Reading passage
I love stuffed cabbage (galumpkis) and wanted to share my version of paleo stuffed cabbage. I also love zucchini so I find a way to incorporate it in many meals. I made this for a dinner party and everyone was commenting on how delicious and light they were but nobody realized that rice was omitted and I used cauliflower and zucchini. I was hoping for leftovers but that was not the case!

Provided by Cindy Anschutz Barbieri

Categories     Main Dish Recipes     Stuffed Main Dish Recipes     Stuffed Cabbage

Time 2h35m

Yield 8

Number Of Ingredients 22



Paleo Stuffed Cabbage image

Steps:

  • Combine tomatoes, chicken broth, 1 clove garlic, and 1 teaspoon parsley in a saucepan; bring to a boil. Add tomato paste. Fill the can 1/4 of the way with hot water; swirl to dissolve any tomato paste remaining in the can and pour into the saucepan. Season sauce with 1 teaspoon salt and 1/2 teaspoon pepper. Simmer until flavors combine, about 30 minutes.
  • Preheat oven to 350 degrees F (175 degrees C).

Work instructions
1. According to the recipe, which two vegetables were used in place of rice?
2. Reproduce the part of the recipe from "Number Of Ingredients" up to and including "(175 degrees C).".
The listing has no role in this work.

Dataset rows
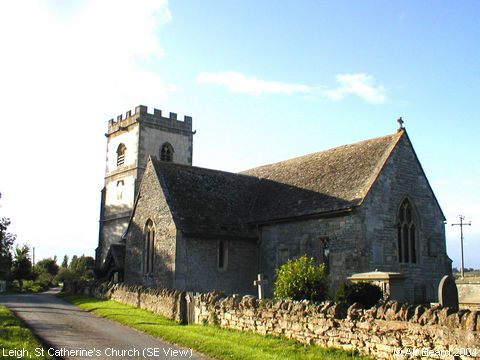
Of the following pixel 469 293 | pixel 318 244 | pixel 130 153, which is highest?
pixel 130 153

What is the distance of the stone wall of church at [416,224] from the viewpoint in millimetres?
23094

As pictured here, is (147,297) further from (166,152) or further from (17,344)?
(166,152)

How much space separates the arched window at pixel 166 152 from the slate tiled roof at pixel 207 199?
14.5m

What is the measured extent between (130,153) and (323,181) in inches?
947

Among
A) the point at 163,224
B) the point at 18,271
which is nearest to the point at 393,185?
the point at 163,224

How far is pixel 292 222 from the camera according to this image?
26609 millimetres

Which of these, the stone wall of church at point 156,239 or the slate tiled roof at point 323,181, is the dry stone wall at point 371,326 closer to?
the slate tiled roof at point 323,181

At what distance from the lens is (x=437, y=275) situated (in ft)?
84.1

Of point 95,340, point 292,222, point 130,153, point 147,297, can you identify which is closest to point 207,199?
point 292,222

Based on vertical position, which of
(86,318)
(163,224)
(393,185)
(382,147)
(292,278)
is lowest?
(86,318)

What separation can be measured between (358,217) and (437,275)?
627 centimetres

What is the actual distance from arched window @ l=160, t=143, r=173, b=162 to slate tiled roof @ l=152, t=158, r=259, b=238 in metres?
14.5

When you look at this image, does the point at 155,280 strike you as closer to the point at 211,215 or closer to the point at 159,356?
the point at 211,215

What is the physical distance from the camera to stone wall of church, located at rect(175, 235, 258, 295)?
26.1m
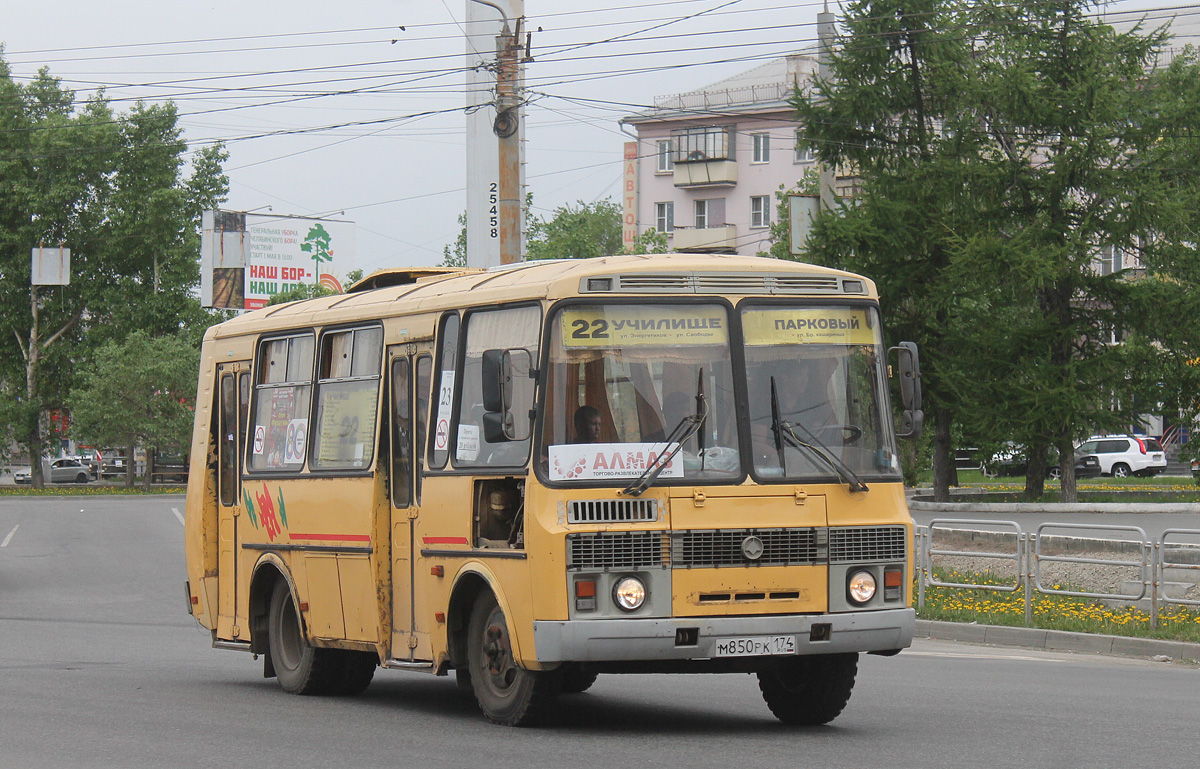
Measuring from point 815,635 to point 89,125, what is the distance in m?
65.7

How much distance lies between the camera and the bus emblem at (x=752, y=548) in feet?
29.9

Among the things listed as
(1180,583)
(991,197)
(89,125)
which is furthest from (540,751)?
(89,125)

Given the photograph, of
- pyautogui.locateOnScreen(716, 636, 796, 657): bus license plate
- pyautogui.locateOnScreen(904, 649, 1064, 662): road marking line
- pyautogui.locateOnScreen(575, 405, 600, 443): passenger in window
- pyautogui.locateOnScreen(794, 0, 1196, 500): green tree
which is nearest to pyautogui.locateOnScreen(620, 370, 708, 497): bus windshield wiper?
pyautogui.locateOnScreen(575, 405, 600, 443): passenger in window

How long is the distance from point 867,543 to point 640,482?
1436mm

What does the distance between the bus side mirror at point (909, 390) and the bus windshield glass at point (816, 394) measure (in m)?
0.12

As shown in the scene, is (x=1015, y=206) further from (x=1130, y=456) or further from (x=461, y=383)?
(x=461, y=383)

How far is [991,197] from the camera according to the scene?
39.5 metres

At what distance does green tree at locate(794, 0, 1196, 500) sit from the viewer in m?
37.9

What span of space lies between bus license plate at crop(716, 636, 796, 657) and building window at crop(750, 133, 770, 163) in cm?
7691

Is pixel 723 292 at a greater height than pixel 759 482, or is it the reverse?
pixel 723 292

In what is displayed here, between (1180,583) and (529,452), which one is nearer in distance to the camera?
(529,452)

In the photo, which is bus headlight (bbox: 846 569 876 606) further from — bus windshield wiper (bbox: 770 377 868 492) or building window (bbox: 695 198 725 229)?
building window (bbox: 695 198 725 229)

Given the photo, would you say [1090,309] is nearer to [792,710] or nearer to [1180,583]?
[1180,583]

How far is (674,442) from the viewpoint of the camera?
919cm
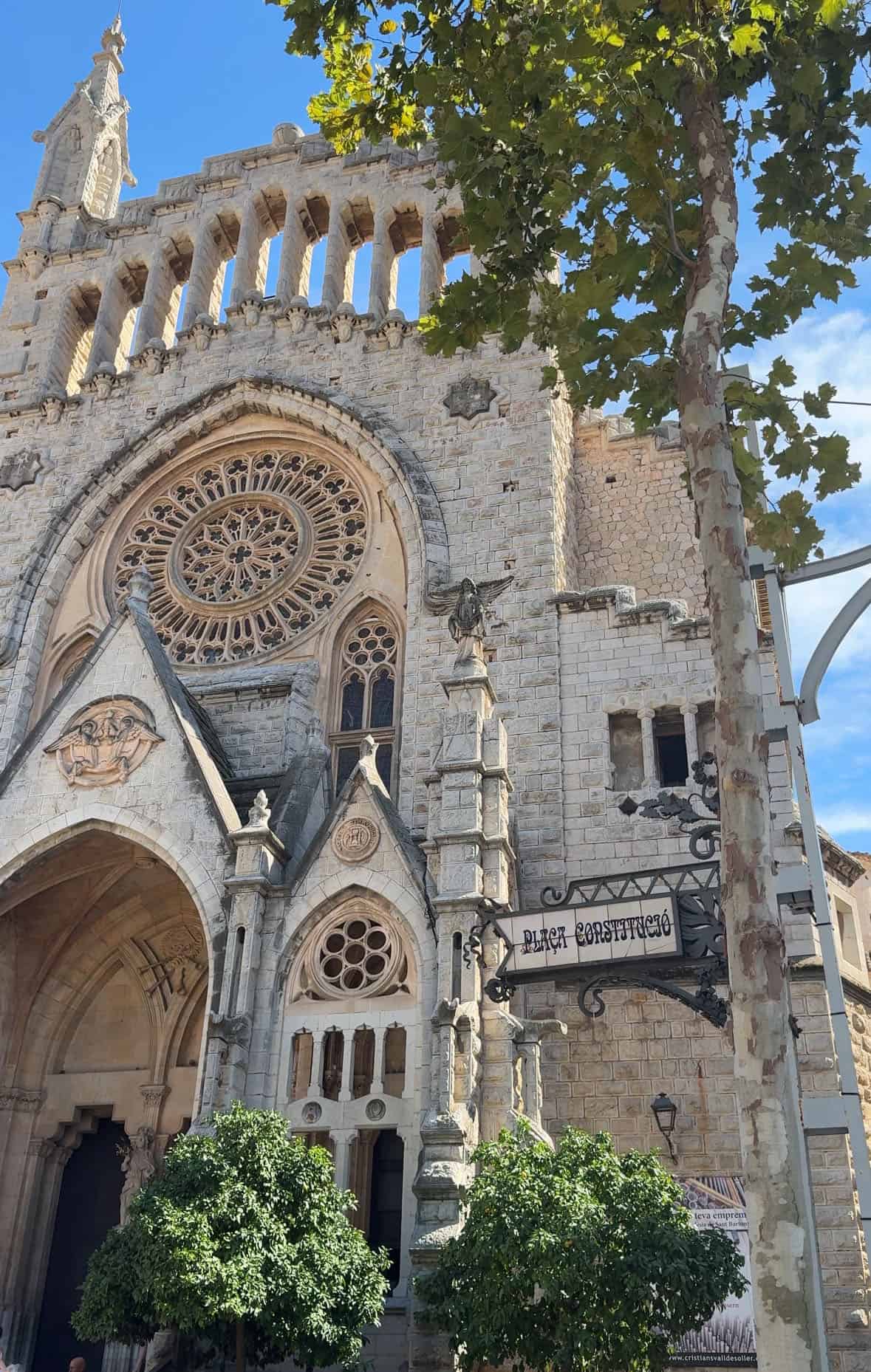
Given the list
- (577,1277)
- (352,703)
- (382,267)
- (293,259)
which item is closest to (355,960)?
(577,1277)

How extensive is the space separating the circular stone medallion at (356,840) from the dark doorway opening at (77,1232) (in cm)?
639

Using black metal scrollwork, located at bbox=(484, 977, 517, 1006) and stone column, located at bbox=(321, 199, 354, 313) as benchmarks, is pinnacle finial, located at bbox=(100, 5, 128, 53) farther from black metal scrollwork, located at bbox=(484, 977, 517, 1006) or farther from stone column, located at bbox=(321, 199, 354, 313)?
black metal scrollwork, located at bbox=(484, 977, 517, 1006)

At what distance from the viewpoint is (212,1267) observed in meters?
10.5

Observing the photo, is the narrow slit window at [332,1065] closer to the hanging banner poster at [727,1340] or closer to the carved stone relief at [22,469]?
the hanging banner poster at [727,1340]

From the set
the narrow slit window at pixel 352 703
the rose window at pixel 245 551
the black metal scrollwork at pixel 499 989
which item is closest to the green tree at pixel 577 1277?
the black metal scrollwork at pixel 499 989

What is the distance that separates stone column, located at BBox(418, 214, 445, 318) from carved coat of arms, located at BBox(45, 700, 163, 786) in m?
10.1

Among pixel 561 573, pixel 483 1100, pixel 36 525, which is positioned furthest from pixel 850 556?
pixel 36 525

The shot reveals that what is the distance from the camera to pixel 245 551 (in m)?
22.3

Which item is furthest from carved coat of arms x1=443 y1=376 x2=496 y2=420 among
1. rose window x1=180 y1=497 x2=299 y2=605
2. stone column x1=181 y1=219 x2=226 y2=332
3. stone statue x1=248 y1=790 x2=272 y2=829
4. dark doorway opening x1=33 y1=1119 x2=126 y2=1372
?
dark doorway opening x1=33 y1=1119 x2=126 y2=1372

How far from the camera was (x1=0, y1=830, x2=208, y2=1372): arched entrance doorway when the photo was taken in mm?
16938

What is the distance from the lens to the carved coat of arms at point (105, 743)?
16.5 meters

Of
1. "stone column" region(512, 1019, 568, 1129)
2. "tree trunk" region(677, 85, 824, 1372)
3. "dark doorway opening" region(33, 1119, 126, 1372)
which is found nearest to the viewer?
"tree trunk" region(677, 85, 824, 1372)

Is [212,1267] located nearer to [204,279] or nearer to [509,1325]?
[509,1325]

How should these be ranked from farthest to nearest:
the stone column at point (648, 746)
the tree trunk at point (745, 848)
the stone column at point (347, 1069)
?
the stone column at point (648, 746) → the stone column at point (347, 1069) → the tree trunk at point (745, 848)
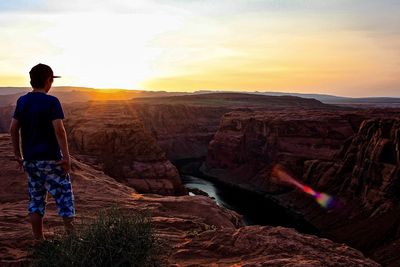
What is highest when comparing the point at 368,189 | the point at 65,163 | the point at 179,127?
the point at 65,163

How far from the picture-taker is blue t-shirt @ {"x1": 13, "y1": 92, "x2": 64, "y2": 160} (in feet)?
20.6

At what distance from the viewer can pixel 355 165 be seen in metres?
47.6

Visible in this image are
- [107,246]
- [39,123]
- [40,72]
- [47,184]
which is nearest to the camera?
[107,246]

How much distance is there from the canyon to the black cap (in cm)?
283

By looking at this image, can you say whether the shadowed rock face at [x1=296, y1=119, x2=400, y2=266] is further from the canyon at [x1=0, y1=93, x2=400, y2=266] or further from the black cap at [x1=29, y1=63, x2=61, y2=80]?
the black cap at [x1=29, y1=63, x2=61, y2=80]

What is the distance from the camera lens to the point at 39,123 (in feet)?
20.7

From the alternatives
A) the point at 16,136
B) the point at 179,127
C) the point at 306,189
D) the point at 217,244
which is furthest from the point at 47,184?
the point at 179,127

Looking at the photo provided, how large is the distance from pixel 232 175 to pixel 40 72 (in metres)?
67.6

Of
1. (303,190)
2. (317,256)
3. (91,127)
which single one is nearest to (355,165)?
(303,190)

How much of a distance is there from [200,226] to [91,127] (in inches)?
1536

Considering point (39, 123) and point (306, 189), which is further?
point (306, 189)

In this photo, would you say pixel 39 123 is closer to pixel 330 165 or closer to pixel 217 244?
pixel 217 244

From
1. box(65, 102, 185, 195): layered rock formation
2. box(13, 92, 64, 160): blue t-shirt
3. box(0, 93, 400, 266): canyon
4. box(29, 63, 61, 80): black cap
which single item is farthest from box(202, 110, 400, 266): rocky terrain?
box(29, 63, 61, 80): black cap

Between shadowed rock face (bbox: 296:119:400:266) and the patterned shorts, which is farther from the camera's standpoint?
shadowed rock face (bbox: 296:119:400:266)
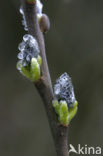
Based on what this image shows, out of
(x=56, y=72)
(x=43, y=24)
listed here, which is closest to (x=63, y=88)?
Answer: (x=43, y=24)

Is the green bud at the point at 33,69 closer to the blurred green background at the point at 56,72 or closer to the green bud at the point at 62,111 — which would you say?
the green bud at the point at 62,111

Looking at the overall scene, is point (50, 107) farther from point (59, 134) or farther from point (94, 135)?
point (94, 135)

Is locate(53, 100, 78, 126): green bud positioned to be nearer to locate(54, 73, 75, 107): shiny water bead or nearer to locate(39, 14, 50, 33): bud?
locate(54, 73, 75, 107): shiny water bead

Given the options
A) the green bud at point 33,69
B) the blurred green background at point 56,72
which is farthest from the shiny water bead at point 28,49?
the blurred green background at point 56,72

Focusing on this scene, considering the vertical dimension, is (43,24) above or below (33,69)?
above

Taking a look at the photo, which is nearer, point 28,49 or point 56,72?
point 28,49

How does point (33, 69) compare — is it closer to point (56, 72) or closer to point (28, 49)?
point (28, 49)
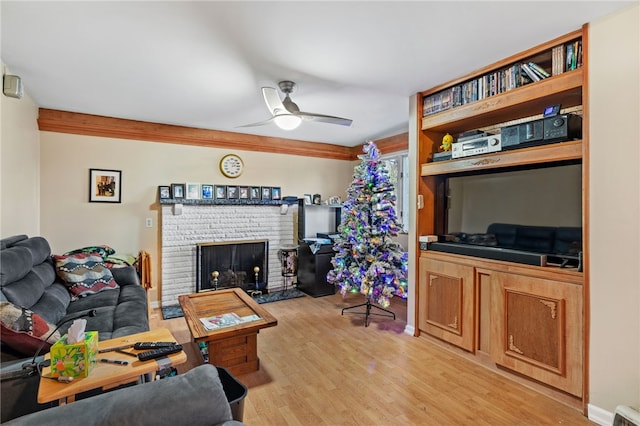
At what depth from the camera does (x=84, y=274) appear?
3006 mm

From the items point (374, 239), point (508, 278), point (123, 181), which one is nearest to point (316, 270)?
point (374, 239)

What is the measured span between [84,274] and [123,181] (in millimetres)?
1490

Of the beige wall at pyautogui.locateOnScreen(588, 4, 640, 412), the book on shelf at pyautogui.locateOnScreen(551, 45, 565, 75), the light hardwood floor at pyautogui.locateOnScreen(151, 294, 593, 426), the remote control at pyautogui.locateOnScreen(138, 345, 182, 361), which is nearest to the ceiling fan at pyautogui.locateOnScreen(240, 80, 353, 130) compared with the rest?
the book on shelf at pyautogui.locateOnScreen(551, 45, 565, 75)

Task answers
1. Cauliflower and zucchini.

2.
Number Of Ingredients 22



Paleo Stuffed Cabbage image

Steps:

  • Combine tomatoes, chicken broth, 1 clove garlic, and 1 teaspoon parsley in a saucepan; bring to a boil. Add tomato paste. Fill the can 1/4 of the way with hot water; swirl to dissolve any tomato paste remaining in the can and pour into the saucepan. Season sauce with 1 teaspoon salt and 1/2 teaspoon pepper. Simmer until flavors combine, about 30 minutes.
  • Preheat oven to 350 degrees F (175 degrees C).